I am trying to show $\operatorname{Cov}(X,Y)=\sum_{x}(X-\mu_X)\color{red}{E(Y|X=x)}f(X=x)\\$
My attempt
$$\operatorname{Cov}(X,Y)=\sum_{x}\sum_{y}(x-\mu_X)(y-\mu_Y)f(X=x,Y=y)\\ \operatorname{Cov}(X,Y)=\sum_{x}\sum_{y}(x-\mu_X)(y-\mu_Y)f(Y=y|X=x)f(X=x)\\ \operatorname{Cov}(X,Y)=\sum_{x}(x-\mu_X)\color{red}{\sum_{y}(y-\mu_Y)f(Y=y|X=x)}f(X=x) $$
Just compare the red part, how to eliminate the $\mu_Y$
Appreciate for your help.
It's clearer to use expectation notation rather than the series form.
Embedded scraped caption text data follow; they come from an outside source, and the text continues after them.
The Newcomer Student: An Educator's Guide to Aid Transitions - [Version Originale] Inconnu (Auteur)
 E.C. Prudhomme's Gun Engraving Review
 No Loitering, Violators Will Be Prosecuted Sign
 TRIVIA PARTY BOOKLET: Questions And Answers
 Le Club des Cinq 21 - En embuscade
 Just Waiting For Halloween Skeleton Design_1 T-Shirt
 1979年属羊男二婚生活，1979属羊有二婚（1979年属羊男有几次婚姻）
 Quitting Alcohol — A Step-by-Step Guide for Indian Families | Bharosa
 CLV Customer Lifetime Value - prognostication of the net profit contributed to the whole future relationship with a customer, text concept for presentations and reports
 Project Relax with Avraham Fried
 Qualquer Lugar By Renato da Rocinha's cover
To start you off, first distribute:
$\qquad\begin{align}\mathsf {Cov}(X,Y)&=\mathsf E\bigl((X-\mu_X)(Y-\mu_Y)\bigr)\\&=\mathsf E\bigl((X-\mu_X)Y-(X-\mu_X)\mu_Y\bigr)\end{align}$
Next apply Linearity of Expectation and it should start to fall into place for you.